## BEGIN Text block
Hello
 
I am using Saxon to extract data from thousands of HTML pages→ converted to XML documents.
However for some(very few ) of the XML documents, I am getting the following error when I run my XQuery command-- the same command is working perfectly for 99.9% of the documents
What am I doing wrong here? How do I resolve the (below) error?
 
The error is--
 
 
Caused by: net.sf.saxon.trans.DynamicError: org.xml.sax.SAXParseException; lineN
umber: 51; columnNumber: 2; The content of elements must consist of well-formed
character data or markup.
        at net.sf.saxon.event.Sender.sendSAXSource(Sender.java:278)
        at net.sf.saxon.event.Sender.send(Sender.java:144)
        at net.sf.saxon.event.Sender.send(Sender.java:46)
        at net.sf.saxon.event.Builder.build(Builder.java:209)
        at net.sf.saxon.event.Builder.build(Builder.java:161)
## END Text block
## BEGIN Data
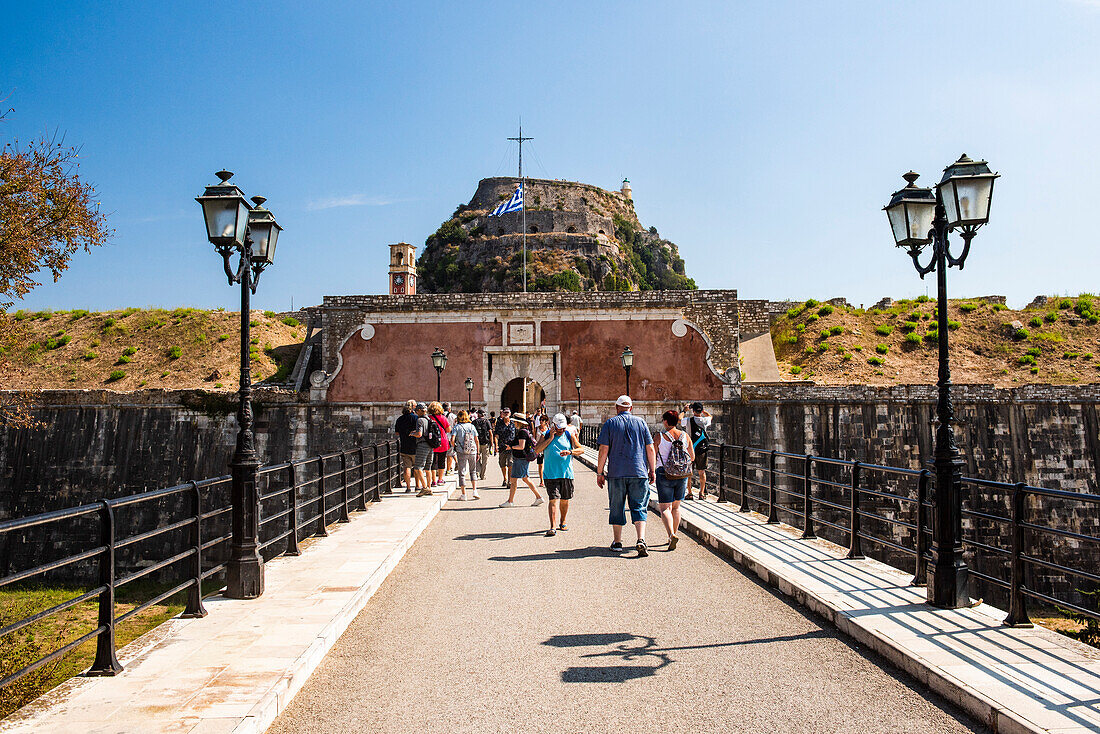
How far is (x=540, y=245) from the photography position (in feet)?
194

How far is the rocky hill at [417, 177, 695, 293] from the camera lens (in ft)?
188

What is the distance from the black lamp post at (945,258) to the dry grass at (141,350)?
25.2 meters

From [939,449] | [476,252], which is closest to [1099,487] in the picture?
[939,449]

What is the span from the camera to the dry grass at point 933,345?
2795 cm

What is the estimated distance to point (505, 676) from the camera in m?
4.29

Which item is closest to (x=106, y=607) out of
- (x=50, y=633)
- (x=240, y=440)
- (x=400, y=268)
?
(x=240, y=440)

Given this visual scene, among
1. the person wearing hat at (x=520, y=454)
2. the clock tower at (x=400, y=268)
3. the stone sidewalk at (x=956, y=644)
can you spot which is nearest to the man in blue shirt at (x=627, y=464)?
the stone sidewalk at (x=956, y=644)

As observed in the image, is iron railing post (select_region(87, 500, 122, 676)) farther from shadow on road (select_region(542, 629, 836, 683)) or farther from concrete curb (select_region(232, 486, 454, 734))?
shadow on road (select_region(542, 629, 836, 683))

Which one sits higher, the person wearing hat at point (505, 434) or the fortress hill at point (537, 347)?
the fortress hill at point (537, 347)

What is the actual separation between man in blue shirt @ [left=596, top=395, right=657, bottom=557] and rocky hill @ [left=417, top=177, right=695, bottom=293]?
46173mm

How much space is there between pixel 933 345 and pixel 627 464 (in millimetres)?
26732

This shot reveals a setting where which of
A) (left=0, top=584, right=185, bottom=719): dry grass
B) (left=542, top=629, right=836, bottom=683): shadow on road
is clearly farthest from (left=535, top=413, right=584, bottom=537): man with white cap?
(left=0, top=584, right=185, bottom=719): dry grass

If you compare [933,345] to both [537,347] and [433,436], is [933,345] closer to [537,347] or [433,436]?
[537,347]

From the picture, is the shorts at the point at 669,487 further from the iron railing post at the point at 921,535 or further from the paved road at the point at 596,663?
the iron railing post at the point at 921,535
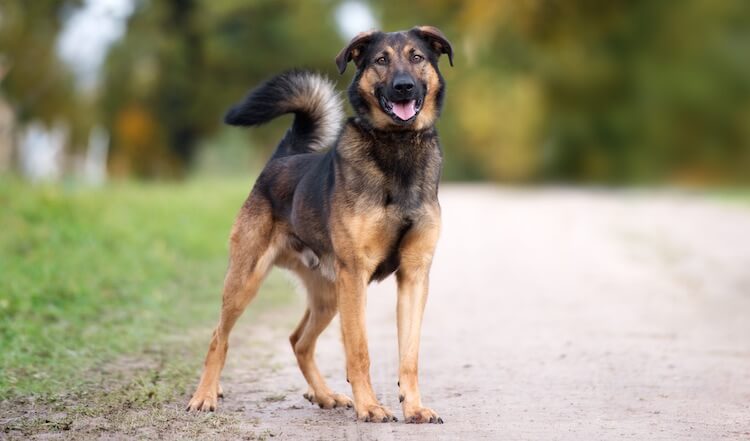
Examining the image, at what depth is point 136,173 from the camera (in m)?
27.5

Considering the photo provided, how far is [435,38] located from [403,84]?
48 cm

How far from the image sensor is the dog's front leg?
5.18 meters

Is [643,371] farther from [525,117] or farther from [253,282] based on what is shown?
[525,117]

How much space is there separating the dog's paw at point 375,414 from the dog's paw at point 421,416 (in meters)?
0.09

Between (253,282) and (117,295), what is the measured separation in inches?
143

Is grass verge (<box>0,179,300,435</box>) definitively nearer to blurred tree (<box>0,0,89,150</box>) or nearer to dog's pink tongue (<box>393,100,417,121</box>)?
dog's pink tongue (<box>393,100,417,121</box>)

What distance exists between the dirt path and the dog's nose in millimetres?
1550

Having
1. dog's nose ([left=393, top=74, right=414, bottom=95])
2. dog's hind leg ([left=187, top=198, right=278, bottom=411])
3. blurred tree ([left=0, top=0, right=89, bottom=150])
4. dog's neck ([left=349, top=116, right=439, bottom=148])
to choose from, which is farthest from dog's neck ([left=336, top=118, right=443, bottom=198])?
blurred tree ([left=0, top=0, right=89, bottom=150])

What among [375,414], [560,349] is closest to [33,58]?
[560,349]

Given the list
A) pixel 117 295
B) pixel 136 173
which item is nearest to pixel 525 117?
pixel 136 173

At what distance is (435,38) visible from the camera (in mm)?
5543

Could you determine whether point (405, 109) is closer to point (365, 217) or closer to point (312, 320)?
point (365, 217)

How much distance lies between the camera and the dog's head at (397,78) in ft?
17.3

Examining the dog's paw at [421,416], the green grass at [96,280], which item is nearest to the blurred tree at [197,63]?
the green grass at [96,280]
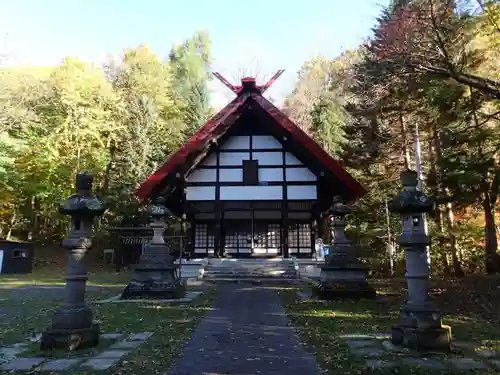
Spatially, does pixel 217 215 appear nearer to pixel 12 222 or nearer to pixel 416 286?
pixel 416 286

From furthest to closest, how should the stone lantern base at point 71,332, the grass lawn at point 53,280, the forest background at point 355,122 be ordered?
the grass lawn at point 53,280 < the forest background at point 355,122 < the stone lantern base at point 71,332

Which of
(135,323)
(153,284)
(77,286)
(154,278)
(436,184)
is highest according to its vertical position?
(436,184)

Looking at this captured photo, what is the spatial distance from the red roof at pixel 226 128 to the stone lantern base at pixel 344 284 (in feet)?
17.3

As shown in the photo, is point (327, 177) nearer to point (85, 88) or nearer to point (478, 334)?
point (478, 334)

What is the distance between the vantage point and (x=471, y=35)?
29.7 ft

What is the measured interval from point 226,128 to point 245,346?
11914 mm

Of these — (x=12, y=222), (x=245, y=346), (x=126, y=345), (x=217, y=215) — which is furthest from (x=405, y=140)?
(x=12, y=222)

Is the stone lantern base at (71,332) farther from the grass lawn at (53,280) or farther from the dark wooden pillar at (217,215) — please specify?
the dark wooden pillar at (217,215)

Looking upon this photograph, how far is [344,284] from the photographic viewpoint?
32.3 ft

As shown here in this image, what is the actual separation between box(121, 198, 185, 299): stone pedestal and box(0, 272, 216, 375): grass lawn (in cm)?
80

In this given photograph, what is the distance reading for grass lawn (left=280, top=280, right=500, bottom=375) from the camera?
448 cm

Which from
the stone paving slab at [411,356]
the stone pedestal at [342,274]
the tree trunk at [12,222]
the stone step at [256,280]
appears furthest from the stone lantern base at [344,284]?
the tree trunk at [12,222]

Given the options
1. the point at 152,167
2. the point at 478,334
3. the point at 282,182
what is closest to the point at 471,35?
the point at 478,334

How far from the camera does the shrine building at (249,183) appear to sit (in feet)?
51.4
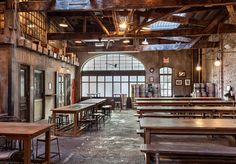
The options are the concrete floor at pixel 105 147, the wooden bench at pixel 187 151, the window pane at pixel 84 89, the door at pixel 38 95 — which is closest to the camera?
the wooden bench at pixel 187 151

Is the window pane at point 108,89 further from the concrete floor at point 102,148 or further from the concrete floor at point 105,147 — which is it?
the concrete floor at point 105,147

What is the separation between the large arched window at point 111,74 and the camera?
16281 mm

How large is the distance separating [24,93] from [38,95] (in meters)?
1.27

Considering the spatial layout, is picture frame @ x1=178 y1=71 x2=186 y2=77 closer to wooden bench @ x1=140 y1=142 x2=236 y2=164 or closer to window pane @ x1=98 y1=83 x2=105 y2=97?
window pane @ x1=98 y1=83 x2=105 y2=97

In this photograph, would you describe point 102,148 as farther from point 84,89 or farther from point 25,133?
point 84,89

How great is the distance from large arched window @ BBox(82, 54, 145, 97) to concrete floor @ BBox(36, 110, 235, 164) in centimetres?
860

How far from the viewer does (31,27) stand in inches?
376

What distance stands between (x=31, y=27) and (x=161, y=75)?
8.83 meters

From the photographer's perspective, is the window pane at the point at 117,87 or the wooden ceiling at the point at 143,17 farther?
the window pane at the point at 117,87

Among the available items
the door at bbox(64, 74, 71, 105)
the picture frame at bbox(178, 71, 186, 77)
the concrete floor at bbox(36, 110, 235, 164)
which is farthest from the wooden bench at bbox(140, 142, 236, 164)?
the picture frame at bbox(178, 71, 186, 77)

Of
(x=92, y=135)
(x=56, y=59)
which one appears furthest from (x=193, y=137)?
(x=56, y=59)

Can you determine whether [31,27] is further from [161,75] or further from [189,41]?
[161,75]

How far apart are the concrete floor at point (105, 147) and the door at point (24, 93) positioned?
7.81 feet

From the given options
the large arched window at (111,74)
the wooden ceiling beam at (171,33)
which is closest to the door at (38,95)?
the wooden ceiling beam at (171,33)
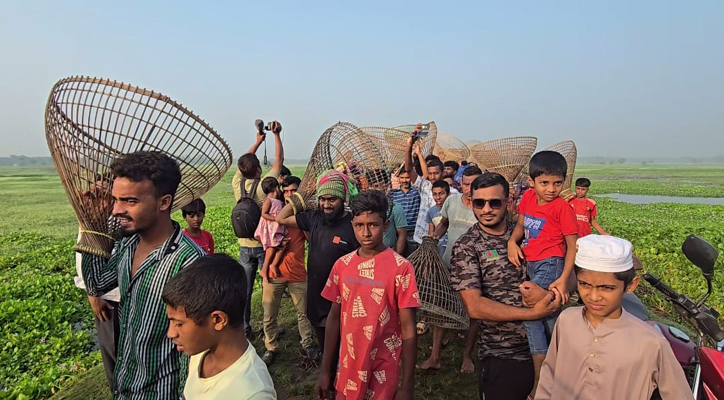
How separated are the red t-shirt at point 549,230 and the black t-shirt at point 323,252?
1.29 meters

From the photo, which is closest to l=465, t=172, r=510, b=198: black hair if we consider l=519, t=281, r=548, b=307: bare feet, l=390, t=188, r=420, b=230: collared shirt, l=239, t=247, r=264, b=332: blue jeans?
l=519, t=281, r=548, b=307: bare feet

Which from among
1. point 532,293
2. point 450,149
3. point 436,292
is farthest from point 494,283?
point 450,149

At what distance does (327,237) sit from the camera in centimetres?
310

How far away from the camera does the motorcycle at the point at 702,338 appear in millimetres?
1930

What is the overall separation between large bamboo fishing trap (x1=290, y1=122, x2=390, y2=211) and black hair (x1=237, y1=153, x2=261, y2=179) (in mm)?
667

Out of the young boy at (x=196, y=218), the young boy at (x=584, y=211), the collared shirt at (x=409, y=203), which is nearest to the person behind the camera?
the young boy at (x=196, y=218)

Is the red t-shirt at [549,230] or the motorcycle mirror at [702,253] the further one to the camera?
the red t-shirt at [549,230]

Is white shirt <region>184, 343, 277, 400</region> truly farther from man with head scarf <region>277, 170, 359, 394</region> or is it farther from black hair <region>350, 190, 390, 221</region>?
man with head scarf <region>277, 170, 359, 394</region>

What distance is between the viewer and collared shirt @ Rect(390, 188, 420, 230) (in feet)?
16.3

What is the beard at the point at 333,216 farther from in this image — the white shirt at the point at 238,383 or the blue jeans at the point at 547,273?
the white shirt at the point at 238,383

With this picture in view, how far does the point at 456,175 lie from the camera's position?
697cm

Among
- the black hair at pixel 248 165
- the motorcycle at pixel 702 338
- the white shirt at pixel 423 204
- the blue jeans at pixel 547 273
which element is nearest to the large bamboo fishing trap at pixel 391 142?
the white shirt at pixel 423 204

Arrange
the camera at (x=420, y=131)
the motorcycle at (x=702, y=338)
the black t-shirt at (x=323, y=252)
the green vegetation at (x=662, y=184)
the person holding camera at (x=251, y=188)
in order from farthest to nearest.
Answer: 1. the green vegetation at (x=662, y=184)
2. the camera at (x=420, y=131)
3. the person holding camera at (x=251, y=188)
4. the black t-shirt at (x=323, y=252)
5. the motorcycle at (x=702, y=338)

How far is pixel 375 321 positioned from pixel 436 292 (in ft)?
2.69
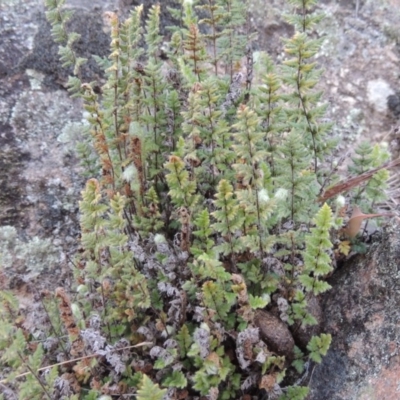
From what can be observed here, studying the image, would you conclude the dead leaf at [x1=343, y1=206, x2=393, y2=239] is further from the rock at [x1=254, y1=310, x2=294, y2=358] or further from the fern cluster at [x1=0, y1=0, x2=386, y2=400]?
## END Data
**Work to do:**
1. State whether each statement agrees with the Saxon error post. Answer yes or no for each and quote the words of the post that decide it.
(a) The same XQuery command works for 99.9% of the documents.
(b) The HTML pages were converted to JSON documents.
(c) The error is reported at column number 2.
2. Rewrite the listing from its start up to and including the line with "25.2 meters", replacing "rocky hill" with "stony hill" and keeping everything else unchanged. Leave the pictures out.

**Results of the exercise:**
1.
(a) Yes: "the same command is working perfectly for 99.9% of the documents"
(b) No: "converted to XML documents"
(c) Yes: "columnNumber: 2"

2.
How far is (x=540, y=245) from the photography position (in feet)?
194

How far is the stony hill at [417, 177, 695, 293] from the camera lens (in ft)?
188

What is the distance from the black lamp post at (945,258) to the dry grass at (141,350)?
25.2 meters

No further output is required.